Before running this notebook, you should create a dedicated virtual environment and install the project’s required Python packages. Open a terminal, cd into the final_project folder, and run the command below as a single line:

%%bash
python3 -m venv .venv && source .venv/bin/activate && pip install -r requirements.txt 

## Import Packages: 
The first step is to import the necessary Python packages for data manipulation and visualization. See the cell below:

In [1]:
import pandas as pd
import re
import seaborn as sns
import matplotlib.pyplot as plt
import matplotlib.font_manager as fm
import math
import os

## Load Data:
Next, we load the data into the file, and create a new dataframe with only the columns we need for our analysis. We then convert the genre column to strings and map Spotify’s numeric key values (0–11) into readable note names.

In [2]:
# =========================================================
# 1) LOAD DATA 
# =========================================================
df = pd.read_csv("../Spotify_Song_Attributes.csv")

# Keep only what we need for this infographic
df_small = df[["genre", "key"]].copy()
df_small["genre"] = df_small["genre"].astype(str)
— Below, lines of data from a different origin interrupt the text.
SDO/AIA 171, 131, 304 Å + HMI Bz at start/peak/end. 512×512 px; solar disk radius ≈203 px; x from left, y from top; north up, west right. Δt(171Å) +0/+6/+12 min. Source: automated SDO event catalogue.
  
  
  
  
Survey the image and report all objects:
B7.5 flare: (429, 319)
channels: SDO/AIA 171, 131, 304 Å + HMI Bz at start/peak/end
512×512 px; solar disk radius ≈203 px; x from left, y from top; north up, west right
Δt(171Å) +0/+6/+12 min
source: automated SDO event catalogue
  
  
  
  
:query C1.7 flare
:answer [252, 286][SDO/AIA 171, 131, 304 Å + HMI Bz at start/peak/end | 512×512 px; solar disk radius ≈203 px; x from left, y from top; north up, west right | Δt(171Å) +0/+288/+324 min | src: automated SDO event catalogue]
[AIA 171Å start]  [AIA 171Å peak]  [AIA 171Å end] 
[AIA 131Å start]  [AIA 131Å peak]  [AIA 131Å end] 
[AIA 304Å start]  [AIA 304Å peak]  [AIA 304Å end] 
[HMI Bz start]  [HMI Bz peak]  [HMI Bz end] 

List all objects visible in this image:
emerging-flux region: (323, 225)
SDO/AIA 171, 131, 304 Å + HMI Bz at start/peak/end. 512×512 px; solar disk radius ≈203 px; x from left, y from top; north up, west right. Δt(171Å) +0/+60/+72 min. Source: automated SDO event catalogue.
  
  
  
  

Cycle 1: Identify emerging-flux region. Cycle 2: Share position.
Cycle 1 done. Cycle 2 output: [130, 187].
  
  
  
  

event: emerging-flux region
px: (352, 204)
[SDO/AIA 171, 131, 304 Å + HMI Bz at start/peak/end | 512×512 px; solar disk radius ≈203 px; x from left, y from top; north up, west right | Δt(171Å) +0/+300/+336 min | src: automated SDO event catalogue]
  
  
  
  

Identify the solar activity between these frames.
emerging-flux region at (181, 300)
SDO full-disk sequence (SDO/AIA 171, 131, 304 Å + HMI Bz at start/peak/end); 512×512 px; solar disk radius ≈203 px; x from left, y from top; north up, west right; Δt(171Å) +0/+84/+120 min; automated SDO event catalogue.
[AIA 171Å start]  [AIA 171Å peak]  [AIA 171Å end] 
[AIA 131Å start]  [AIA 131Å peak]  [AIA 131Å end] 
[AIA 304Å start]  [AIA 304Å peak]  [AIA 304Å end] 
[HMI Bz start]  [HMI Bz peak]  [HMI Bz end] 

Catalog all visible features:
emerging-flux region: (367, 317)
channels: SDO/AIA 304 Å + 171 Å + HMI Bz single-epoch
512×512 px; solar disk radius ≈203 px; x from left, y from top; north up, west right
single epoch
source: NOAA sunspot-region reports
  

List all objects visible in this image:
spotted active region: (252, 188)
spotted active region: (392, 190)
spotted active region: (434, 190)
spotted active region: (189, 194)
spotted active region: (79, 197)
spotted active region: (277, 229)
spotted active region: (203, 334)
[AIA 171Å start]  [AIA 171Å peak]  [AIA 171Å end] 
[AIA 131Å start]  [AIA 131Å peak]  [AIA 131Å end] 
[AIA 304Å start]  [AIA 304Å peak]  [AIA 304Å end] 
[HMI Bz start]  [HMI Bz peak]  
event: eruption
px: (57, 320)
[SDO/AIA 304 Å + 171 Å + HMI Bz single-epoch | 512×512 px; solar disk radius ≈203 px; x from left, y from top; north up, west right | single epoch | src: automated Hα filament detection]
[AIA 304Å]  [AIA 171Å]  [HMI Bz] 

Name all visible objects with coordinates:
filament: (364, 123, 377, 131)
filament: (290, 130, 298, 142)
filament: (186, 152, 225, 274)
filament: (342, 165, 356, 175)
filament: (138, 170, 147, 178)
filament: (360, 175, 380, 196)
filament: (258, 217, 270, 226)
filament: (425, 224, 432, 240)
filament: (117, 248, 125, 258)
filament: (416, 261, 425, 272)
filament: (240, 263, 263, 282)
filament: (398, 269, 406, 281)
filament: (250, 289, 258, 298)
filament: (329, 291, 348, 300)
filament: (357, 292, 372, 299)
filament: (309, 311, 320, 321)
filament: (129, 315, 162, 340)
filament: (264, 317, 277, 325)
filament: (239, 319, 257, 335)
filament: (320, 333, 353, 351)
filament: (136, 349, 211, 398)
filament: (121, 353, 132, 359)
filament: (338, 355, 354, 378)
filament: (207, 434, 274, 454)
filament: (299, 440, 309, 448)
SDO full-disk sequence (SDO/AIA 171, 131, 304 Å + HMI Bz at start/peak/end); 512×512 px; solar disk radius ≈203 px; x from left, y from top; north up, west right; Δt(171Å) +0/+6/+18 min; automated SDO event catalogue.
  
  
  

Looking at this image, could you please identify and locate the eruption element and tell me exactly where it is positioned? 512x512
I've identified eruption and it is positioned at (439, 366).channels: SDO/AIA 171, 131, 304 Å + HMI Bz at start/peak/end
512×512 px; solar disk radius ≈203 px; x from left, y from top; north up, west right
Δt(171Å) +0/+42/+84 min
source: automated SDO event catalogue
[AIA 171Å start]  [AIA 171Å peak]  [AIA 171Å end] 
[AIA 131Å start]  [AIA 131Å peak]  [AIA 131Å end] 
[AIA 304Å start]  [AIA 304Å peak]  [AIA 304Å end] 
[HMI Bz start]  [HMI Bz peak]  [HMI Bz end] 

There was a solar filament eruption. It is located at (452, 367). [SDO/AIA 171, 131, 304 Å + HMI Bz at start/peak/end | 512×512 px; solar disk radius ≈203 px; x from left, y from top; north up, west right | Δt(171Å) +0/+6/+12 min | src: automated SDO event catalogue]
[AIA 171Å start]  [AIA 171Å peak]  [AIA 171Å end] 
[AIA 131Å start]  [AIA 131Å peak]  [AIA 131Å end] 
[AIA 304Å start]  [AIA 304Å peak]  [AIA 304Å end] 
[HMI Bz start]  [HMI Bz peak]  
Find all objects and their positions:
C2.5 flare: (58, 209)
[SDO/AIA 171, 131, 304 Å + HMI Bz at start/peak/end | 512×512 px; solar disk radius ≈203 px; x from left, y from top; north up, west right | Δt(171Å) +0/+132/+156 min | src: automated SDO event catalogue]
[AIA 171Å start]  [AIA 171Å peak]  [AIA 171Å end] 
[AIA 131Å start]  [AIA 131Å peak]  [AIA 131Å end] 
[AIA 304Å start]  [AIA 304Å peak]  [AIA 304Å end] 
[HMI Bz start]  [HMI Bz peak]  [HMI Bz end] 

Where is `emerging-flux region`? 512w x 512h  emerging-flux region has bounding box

# Map Spotify "key" integers (0–11) to note names
key_map = {
    0: "C", 1: "C#", 2: "D", 3: "D#", 4: "E", 5: "F",
    6: "F#", 7: "G", 8: "G#", 9: "A", 10: "A#", 11: "B"
}
df_small["key_note"] = df_small["key"].map(key_map)
key_order = list(key_map.values())

df_small = df_small[["genre", "key_note"]].copy()

## Examine Data Features
With the data fully loaded, we can examine the features of the original data set as well as the adapted dataset to understand their structure and contents,. Note that this code is not included in the original code file, but has been added to this notebook as it is useful for understanding the data.

In [3]:
COLS1 = pd.DataFrame(index=df.columns)
COLS1.index.name = "col_id"

COLS1["dtypes"] = df.dtypes.astype(str)
COLS1["n_unique"] = df.nunique(dropna=True)
COLS1["tot_observations"] = len(df)

COLS1


Unnamed: 0_level_0,dtypes,n_unique,tot_observations
col_id,Unnamed: 1_level_1,Unnamed: 2_level_1,Unnamed: 3_level_1
trackName,object,4815,10080
artistName,object,2312,10080
msPlayed,int64,4979,10080
genre,object,523,10080
danceability,float64,762,10080
energy,float64,1066,10080
key,float64,12,10080
loudness,float64,3965,10080
mode,float64,2,10080
speechiness,float64,1001,10080


In [4]:
COLS2 = pd.DataFrame(index=df_small.columns)
COLS2.index.name = "col_id"

COLS2["dtypes"] = df_small.dtypes.astype(str)
COLS2["n_unique"] = df_small.nunique(dropna=True)
COLS2["tot_observations"] = len(df_small)

COLS2

Unnamed: 0_level_0,dtypes,n_unique,tot_observations
col_id,Unnamed: 1_level_1,Unnamed: 2_level_1,Unnamed: 3_level_1
genre,object,524,10080
key_note,object,12,10080


The orginial dataset contains 22 features, including identification features such as track name and artist name, as well as musical features such as key, tempo, and danceability. The adapted dataset contains only the genre and key note columns, which are the only features needed for our analysis.

We now have a clean, well-structured dataset ready for analysis in the next notebook.